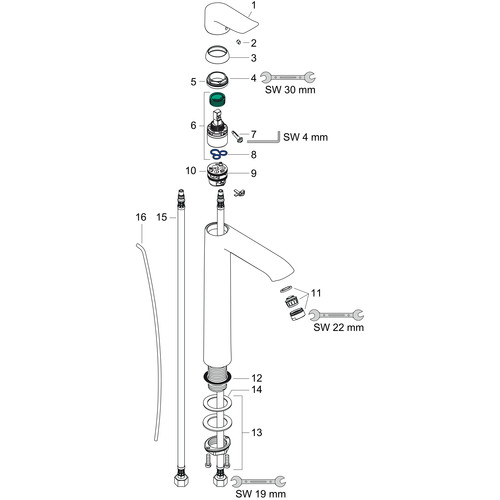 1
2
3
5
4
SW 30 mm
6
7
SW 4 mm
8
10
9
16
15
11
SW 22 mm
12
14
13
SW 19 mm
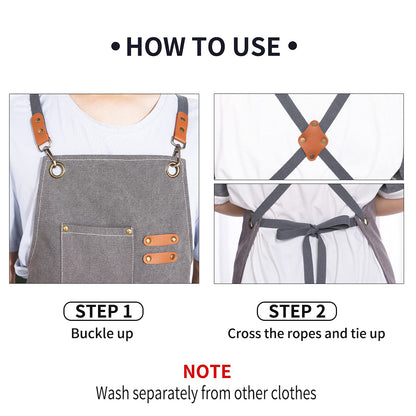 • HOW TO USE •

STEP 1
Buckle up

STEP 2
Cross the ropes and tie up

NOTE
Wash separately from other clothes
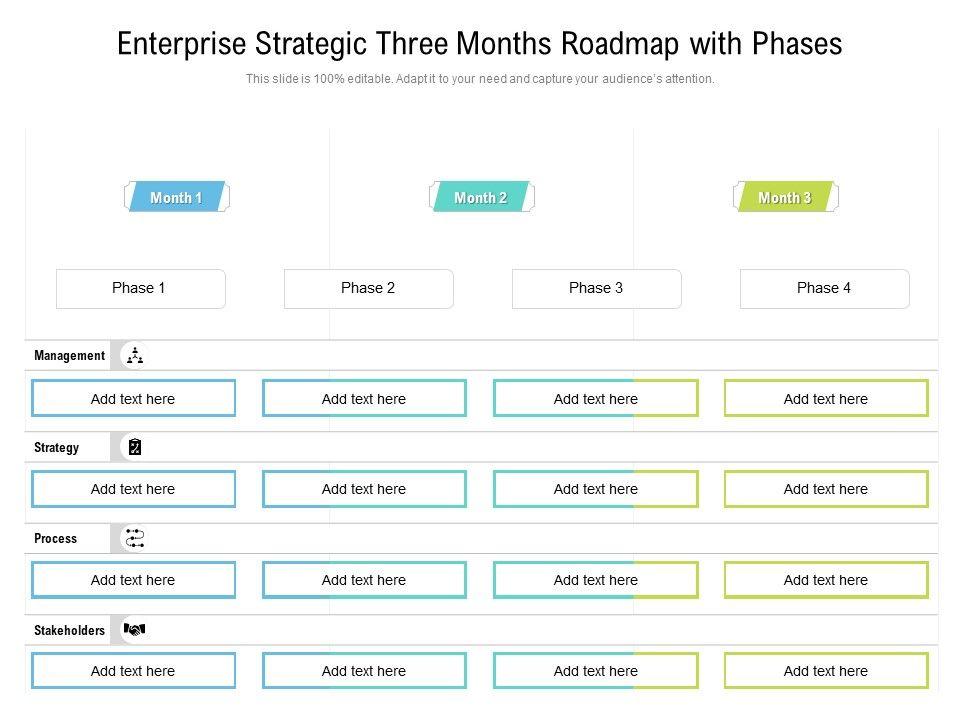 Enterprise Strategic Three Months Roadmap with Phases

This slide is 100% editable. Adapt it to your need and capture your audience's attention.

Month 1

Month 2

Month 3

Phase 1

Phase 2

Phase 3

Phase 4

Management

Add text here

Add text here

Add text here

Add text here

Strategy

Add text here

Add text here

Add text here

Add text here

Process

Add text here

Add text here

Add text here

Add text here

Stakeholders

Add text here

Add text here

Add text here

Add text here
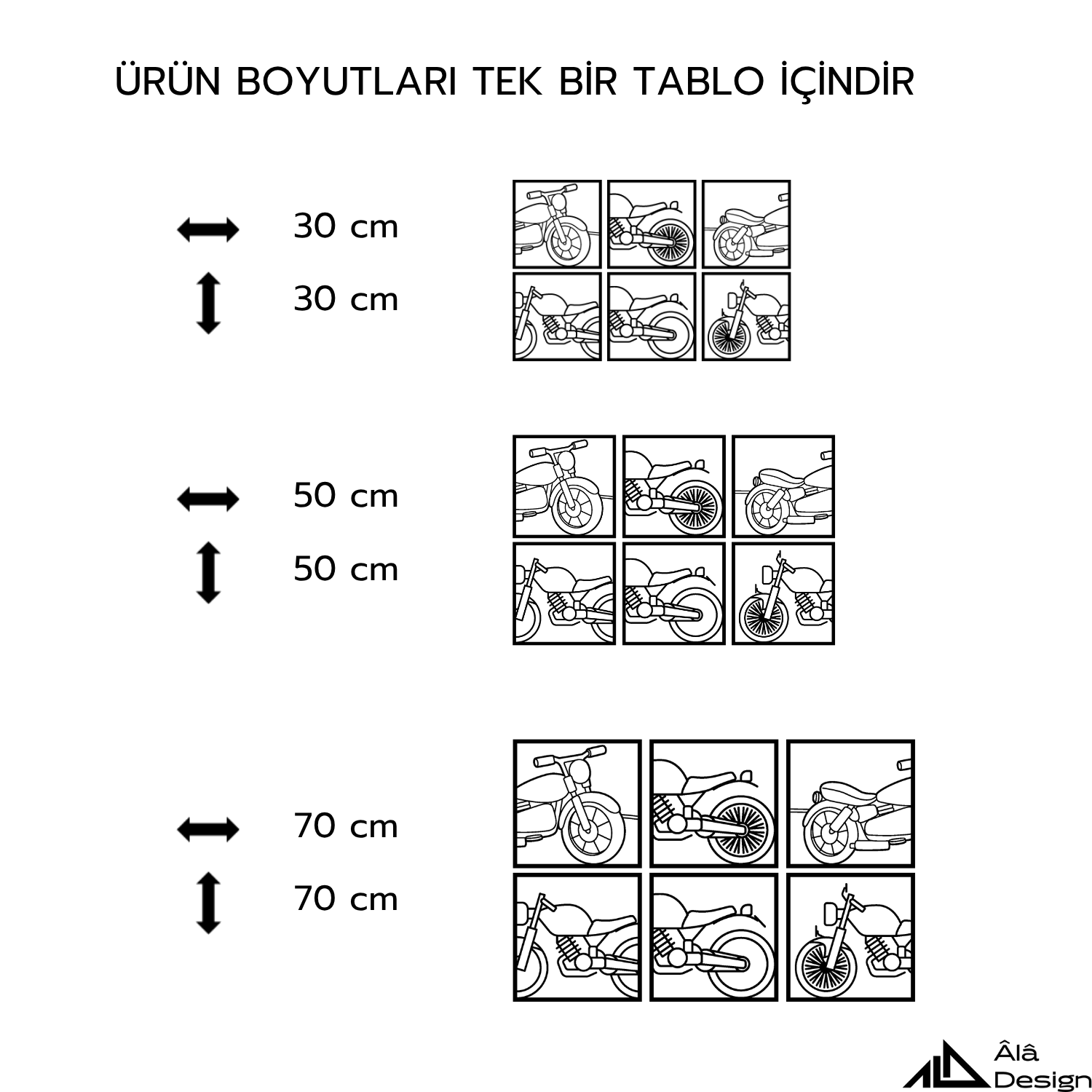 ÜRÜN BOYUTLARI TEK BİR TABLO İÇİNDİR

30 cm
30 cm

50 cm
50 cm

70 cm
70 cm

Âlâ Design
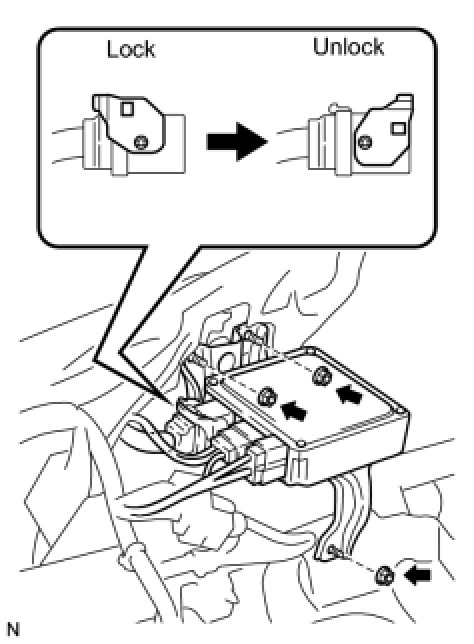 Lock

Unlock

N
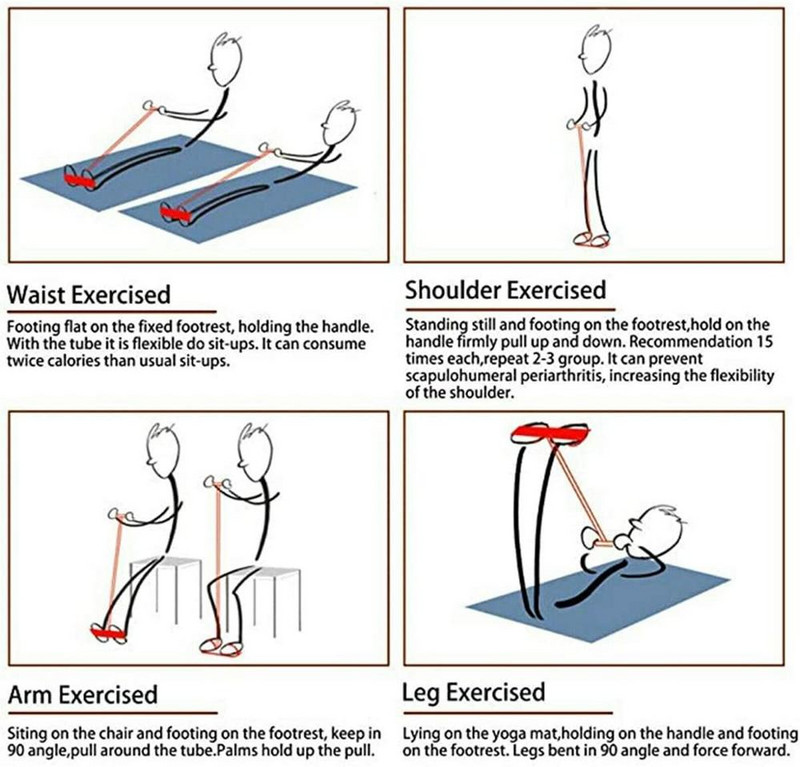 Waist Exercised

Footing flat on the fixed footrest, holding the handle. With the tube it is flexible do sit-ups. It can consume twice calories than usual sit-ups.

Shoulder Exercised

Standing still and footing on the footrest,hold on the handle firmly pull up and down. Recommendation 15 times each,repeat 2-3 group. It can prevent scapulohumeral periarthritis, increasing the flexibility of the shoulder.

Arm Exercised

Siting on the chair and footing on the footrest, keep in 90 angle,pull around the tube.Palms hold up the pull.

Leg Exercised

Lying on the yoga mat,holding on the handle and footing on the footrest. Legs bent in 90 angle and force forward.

YOUR TASK
Please output each line above exactly and omit all images.

ANSWER SPACE
 1
2
3
5
4
SW 30 mm
6
7
SW 4 mm
8
10
9
16
15
11
SW 22 mm
12
14
13
SW 19 mm
 • HOW TO USE •

STEP 1
Buckle up

STEP 2
Cross the ropes and tie up

NOTE
Wash separately from other clothes
 Enterprise Strategic Three Months Roadmap with Phases

This slide is 100% editable. Adapt it to your need and capture your audience's attention.

Month 1

Month 2

Month 3

Phase 1

Phase 2

Phase 3

Phase 4

Management

Add text here

Add text here

Add text here

Add text here

Strategy

Add text here

Add text here

Add text here

Add text here

Process

Add text here

Add text here

Add text here

Add text here

Stakeholders

Add text here

Add text here

Add text here

Add text here
 ÜRÜN BOYUTLARI TEK BİR TABLO İÇİNDİR

30 cm
30 cm

50 cm
50 cm

70 cm
70 cm

Âlâ Design
 Lock

Unlock

N
 Waist Exercised

Footing flat on the fixed footrest, holding the handle. With the tube it is flexible do sit-ups. It can consume twice calories than usual sit-ups.

Shoulder Exercised

Standing still and footing on the footrest,hold on the handle firmly pull up and down. Recommendation 15 times each,repeat 2-3 group. It can prevent scapulohumeral periarthritis, increasing the flexibility of the shoulder.

Arm Exercised

Siting on the chair and footing on the footrest, keep in 90 angle,pull around the tube.Palms hold up the pull.

Leg Exercised

Lying on the yoga mat,holding on the handle and footing on the footrest. Legs bent in 90 angle and force forward.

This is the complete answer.